Aniaba marchait dans l'obscurité, la nuit était profonde et étouffante. Les résidus de sa confrontation récente le hantaient encore : le froid glacial qui avait parcouru son corps lorsqu'il avait appelé les morts, la voix rauque et décharnée de l'homme qu'il avait tué, et surtout, les fragments d'informations qu'il avait obtenus. Tout cela tournait dans son esprit comme une spirale infernale.
Il avait trouvé refuge dans une vieille maison abandonnée à la périphérie de Port-au-Prince. L'endroit était sombre, rongé par l'humidité et la moisissure, mais il était isolé, un lieu idéal pour se cacher et réfléchir. Aniaba s'assit sur un vieux fauteuil dont le tissu était déchiré, le regard perdu dans l'ombre mouvante des flammes de la bougie qu'il avait allumée.
« Montclair… un ordre d'éradiquer les menaces… » murmura-t-il pour lui-même. Ces mots résonnaient dans sa tête, lourds de sens et de mystère. Qui étaient ces menaces ? Lui ? Les marrons ? Ou quelque chose de bien plus grand ?
Le silence fut rompu par un grattement discret. Aniaba se redressa, tendu. Il n'était pas seul. Il attrapa un poignard qu'il avait récupéré sur l'un des hommes qu'il avait tués et se prépara à frapper. Mais avant qu'il ne puisse réagir, une silhouette émergea de l'ombre.
C'était une femme, enveloppée dans une cape sombre. Ses traits étaient délicats mais marqués par une étrange intensité. Ses yeux brillaient d'une lueur presque surnaturelle, et un petit sourire effleura ses lèvres.
— Tu t'agites dans l'obscurité, prince. Mais sais-tu seulement contre quoi tu te bats ? demanda-t-elle d'une voix douce, mais teintée de sarcasme.
Aniaba la fixa, ses sens en alerte.
— Qui es-tu ? Que veux-tu ?
Elle avança lentement, levant les mains en signe de paix.
— Je suis une messagère, répondit-elle simplement. Les Loas m'ont envoyée.
Aniaba haussa un sourcil, sceptique.
— Les Loas ? Pourquoi m'enverraient-ils quelqu'un ?
La femme s'assit sur un tabouret près de lui, sans attendre son autorisation.
— Parce que tu es leur main, leur émissaire. Mais tu marches à l'aveugle. Les forces que tu affrontes ne sont pas que celles des hommes. Montclair est une pièce d'un jeu bien plus grand.

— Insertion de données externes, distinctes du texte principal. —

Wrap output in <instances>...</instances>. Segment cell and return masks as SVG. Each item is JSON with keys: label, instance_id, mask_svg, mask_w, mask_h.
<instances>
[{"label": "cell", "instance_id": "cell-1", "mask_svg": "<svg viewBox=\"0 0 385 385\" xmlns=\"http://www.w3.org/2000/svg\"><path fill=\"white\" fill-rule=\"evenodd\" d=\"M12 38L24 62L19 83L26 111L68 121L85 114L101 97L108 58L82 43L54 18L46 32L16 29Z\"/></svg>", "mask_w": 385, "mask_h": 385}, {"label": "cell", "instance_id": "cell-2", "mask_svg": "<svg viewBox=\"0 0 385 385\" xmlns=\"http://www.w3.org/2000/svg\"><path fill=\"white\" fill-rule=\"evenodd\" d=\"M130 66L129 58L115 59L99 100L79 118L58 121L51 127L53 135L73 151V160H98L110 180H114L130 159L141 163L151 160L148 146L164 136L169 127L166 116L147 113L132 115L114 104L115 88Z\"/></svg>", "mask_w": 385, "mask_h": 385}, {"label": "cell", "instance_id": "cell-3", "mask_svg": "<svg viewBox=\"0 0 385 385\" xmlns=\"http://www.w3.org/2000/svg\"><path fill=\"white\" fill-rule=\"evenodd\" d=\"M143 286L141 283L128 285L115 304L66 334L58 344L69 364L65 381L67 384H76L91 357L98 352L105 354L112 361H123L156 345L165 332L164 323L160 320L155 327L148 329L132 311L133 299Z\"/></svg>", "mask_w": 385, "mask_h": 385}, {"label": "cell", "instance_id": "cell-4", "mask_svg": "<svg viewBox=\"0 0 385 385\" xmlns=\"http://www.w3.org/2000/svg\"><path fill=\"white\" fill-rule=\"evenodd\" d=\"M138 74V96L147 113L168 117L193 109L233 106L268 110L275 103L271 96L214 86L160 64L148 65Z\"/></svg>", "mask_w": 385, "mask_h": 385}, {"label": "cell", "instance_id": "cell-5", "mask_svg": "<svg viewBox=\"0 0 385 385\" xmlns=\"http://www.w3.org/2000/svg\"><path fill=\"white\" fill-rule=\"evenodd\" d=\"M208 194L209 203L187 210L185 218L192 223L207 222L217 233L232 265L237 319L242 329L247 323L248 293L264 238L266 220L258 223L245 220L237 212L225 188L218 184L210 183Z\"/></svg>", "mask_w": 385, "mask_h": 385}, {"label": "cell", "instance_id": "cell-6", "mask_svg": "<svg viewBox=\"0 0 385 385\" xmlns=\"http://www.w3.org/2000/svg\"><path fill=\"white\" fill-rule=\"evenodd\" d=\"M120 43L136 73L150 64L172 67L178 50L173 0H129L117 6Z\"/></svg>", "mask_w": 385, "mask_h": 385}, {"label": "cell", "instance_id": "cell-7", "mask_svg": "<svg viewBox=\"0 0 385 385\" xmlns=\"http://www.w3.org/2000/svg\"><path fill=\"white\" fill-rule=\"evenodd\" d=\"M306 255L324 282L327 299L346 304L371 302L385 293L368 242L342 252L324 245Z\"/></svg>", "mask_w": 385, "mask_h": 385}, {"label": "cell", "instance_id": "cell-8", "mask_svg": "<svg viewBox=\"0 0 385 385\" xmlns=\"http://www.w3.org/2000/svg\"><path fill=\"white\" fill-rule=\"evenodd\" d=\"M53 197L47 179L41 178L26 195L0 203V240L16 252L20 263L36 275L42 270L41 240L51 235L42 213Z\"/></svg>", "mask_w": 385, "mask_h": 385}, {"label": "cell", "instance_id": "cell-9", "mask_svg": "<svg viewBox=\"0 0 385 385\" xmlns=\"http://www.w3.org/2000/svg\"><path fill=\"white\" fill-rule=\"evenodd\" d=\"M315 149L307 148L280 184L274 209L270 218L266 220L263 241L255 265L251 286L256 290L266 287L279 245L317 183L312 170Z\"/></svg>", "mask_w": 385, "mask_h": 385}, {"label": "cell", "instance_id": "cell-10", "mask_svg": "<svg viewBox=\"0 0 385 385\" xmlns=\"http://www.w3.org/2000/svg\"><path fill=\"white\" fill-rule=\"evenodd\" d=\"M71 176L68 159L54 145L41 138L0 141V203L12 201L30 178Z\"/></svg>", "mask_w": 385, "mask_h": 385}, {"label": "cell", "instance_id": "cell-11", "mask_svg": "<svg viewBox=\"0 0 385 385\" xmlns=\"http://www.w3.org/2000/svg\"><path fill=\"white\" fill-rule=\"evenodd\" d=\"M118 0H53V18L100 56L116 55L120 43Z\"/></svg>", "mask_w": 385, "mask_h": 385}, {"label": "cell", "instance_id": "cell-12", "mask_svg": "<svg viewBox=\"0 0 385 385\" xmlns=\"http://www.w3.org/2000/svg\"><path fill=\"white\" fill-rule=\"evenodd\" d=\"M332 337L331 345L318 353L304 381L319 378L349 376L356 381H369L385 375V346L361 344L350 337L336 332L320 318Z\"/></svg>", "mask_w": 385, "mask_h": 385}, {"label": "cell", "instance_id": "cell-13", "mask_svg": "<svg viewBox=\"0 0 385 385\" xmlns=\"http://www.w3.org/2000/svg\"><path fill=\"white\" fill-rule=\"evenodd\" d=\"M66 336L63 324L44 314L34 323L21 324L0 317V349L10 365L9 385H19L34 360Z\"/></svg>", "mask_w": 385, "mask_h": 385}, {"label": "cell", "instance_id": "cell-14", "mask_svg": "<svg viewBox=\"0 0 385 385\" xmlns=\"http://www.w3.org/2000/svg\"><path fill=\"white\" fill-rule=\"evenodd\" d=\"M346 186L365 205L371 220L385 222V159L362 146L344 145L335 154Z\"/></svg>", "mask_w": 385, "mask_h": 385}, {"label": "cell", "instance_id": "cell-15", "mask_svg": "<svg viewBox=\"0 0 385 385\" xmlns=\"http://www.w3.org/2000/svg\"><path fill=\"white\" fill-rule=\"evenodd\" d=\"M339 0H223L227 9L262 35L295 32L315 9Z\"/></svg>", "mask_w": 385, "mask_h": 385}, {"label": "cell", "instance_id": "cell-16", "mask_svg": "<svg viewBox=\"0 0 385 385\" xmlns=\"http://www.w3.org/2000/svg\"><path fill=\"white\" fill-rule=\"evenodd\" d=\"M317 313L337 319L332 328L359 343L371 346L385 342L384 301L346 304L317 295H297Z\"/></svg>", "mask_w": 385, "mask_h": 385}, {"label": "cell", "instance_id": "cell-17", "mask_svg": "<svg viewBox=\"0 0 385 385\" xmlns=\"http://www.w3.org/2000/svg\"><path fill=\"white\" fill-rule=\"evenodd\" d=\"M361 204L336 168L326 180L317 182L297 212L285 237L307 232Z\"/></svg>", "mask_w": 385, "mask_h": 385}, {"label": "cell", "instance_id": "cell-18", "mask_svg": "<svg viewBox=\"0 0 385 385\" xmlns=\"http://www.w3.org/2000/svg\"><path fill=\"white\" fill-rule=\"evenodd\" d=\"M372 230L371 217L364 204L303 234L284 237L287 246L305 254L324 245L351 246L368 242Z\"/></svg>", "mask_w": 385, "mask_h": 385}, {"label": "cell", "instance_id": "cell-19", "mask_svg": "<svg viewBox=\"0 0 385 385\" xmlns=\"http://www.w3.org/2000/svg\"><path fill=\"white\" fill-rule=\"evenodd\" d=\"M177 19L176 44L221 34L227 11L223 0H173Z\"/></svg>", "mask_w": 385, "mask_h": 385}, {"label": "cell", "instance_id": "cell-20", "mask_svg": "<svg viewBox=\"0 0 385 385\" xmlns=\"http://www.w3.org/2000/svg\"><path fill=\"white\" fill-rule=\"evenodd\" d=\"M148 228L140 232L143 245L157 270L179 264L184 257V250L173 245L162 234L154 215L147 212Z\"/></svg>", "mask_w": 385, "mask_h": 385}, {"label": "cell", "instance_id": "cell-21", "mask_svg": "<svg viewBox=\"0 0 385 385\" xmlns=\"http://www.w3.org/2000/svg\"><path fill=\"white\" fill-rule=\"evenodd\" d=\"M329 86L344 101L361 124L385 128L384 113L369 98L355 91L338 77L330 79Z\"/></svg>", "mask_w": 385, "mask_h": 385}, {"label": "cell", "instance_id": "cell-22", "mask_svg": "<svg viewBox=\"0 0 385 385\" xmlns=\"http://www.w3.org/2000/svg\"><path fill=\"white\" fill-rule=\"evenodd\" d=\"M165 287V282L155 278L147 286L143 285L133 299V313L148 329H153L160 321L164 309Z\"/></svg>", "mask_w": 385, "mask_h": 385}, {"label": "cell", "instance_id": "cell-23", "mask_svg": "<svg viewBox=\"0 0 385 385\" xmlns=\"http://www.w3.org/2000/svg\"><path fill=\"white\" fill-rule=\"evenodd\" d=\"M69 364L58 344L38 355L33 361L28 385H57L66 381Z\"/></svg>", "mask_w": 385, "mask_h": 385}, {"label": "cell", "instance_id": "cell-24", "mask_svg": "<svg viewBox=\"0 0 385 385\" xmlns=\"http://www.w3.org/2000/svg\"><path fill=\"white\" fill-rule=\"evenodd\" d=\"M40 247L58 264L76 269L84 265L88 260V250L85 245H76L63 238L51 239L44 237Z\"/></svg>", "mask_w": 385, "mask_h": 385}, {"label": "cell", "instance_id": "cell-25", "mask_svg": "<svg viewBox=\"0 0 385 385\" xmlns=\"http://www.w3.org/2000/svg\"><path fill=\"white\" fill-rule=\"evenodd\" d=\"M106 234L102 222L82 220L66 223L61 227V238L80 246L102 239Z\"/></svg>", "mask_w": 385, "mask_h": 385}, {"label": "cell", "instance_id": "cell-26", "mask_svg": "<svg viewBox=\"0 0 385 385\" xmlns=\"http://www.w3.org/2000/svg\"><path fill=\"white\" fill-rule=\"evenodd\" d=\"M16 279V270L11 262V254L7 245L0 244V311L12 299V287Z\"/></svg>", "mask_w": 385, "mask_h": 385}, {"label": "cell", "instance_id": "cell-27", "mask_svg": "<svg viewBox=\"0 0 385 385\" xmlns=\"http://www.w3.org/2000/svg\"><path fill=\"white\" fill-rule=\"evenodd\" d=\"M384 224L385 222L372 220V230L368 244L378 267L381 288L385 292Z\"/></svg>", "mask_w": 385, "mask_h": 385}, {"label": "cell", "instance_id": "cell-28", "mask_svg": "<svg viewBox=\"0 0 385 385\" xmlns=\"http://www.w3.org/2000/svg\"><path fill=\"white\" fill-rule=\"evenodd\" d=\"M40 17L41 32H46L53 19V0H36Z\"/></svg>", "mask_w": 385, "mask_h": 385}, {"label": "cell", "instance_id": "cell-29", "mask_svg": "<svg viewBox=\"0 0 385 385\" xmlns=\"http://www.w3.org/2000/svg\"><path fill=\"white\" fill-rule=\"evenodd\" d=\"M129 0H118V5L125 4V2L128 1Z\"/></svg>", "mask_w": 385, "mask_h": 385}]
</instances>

Aniaba sentit un frisson parcourir son échine. Il avait déjé pressenti cela, mais l'entendre confirmé par une étrangère le troublait.
— Si tu sais tant de choses, parle. Qu'est-ce que Montclair prépare ?
Elle le fixa, son sourire s'élargissant.
— Montclair n'est qu'un pion, mais un pion ambitieux. Il a passé un pacte. Pas avec les Loas, mais avec des forces qui leur sont opposées. Il cherche à asservir non seulement ton peuple, mais également les âmes des morts.
Aniaba sentit son sang se glacer. Les âmes des morts… Ces mots éveillèrent en lui des souvenirs des promesses du Baron Samedi et des pouvoirs qui lui avaient été accordés.
— Pourquoi les Loas ne l'arrêtement-ils pas eux-mêmes ?
La femme pencha la tête, comme amusée par sa question.
— Les Loas ne peuvent intervenir directement. Ils ont besoin d'un champion. Et ce champion, c'est toi.
Aniaba resta silencieux, pesant ses paroles. Il était à la fois flatté et accablé par cette révélation. Mais il savait une chose : il ne pouvait pas se permettre d'être un simple outil.
— Si je dois être leur main, alors je dois comprendre tout ce que cela implique, dit-il fermement. Les Loas m'ont donné des pouvoirs, mais je dois apprendre à les maîtriser.
La femme se leva, un air approbateur sur le visage.
— Alors viens. Il y a quelqu'un qui peut t'enseigner. Mais sache ceci : le chemin vers la vérité est pavé de sacrifices. Es-tu prêt à payer le prix ?
Aniaba ne répondit pas immédiatement. Il fixa la flamme vacillante de la bougie, ses pensées se tournant vers les vies qu'il avait déjà prises et celles qu'il aurait à prendre. Enfin, il releva les yeux.
— Montre-moi le chemin.
La femme hocha la tête et se dirigea vers la porte. Aniaba la suivit, laissant derrière lui les ombres de la maison abandonnée. Dehors, la nuit était toujours aussi profonde, mais une étrange clarté semblait éclairer leur chemin. Le prince des morts était sur le point de découvrir les secrets des Loas, mais aussi de se confronter aux abîmes de son propre âme.